__Extracted information__
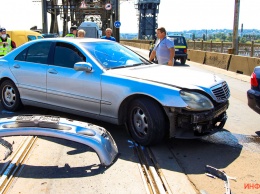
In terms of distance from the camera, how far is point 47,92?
18.6 feet

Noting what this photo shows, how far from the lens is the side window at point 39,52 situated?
19.2ft

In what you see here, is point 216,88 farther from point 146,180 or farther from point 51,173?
point 51,173

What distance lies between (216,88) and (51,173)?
2.61 meters

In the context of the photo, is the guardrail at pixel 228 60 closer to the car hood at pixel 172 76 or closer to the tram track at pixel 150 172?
the car hood at pixel 172 76

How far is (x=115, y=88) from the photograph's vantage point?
4.74 metres

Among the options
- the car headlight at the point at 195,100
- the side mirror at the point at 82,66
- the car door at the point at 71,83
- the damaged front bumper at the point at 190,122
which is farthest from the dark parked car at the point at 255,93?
the side mirror at the point at 82,66

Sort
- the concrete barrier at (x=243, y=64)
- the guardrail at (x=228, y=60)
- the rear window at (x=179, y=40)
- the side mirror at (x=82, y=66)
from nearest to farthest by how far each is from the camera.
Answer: the side mirror at (x=82, y=66)
the concrete barrier at (x=243, y=64)
the guardrail at (x=228, y=60)
the rear window at (x=179, y=40)

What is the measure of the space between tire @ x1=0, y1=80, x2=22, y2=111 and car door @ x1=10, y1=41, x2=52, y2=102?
0.22 metres

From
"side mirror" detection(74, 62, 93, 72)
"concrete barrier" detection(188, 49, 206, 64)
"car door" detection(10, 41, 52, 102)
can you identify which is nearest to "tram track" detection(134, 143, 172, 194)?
"side mirror" detection(74, 62, 93, 72)

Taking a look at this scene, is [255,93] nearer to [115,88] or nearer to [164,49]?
[115,88]

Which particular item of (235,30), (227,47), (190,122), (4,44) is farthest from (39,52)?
(227,47)

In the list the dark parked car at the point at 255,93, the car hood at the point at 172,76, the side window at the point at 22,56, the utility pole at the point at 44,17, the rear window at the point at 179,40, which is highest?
the utility pole at the point at 44,17

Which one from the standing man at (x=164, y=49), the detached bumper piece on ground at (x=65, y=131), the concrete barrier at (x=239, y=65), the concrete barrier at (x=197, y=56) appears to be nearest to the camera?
the detached bumper piece on ground at (x=65, y=131)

__Your task__
Give all the material above as a two-column CSV with the columns text and answer, one row per item, putting each field in double quotes and turning line breaks into spaces. Leave the pictures out.

__Response to this exercise__
text,answer
"In terms of distance from the camera, how far is point 47,92?","18.6 feet"
"Noting what this photo shows, how far from the lens is the side window at point 39,52 situated?","19.2ft"
"In what you see here, is point 216,88 farther from point 146,180 or farther from point 51,173?","point 51,173"
"What distance lies between (216,88) and (51,173)?","2.61 meters"
"In the context of the photo, is the guardrail at pixel 228 60 closer to the car hood at pixel 172 76 or closer to the tram track at pixel 150 172?","the car hood at pixel 172 76"
"How far is (x=115, y=88) from the photograph's vantage point?","4.74 metres"
"Among the options - the car headlight at the point at 195,100 - the side mirror at the point at 82,66 - the car door at the point at 71,83 - the damaged front bumper at the point at 190,122 which is farthest from the dark parked car at the point at 255,93?","the side mirror at the point at 82,66"
"Sort - the concrete barrier at (x=243, y=64) - the guardrail at (x=228, y=60) - the rear window at (x=179, y=40) - the side mirror at (x=82, y=66) from nearest to farthest by how far each is from the camera. Answer:","the side mirror at (x=82, y=66) the concrete barrier at (x=243, y=64) the guardrail at (x=228, y=60) the rear window at (x=179, y=40)"
"What is the measure of the space between tire @ x1=0, y1=80, x2=22, y2=111 and car door @ x1=10, y1=41, x2=52, y2=102?","0.22 metres"
"From ""side mirror"" detection(74, 62, 93, 72) ""concrete barrier"" detection(188, 49, 206, 64) ""car door"" detection(10, 41, 52, 102) can you identify which is nearest to ""tram track"" detection(134, 143, 172, 194)?","""side mirror"" detection(74, 62, 93, 72)"
"Taking a look at this scene, is [255,93] nearer to [115,88] or nearer to [164,49]?","[115,88]"
"Which particular item of (235,30), (227,47), (190,122), (4,44) is farthest from (39,52)?","(227,47)"
"In the list the dark parked car at the point at 255,93, the car hood at the point at 172,76, the side window at the point at 22,56, the utility pole at the point at 44,17, the rear window at the point at 179,40, which is highest?","the utility pole at the point at 44,17"
"Which one from the standing man at (x=164, y=49), the detached bumper piece on ground at (x=65, y=131), the concrete barrier at (x=239, y=65), the concrete barrier at (x=197, y=56) appears to be nearest to the camera?","the detached bumper piece on ground at (x=65, y=131)"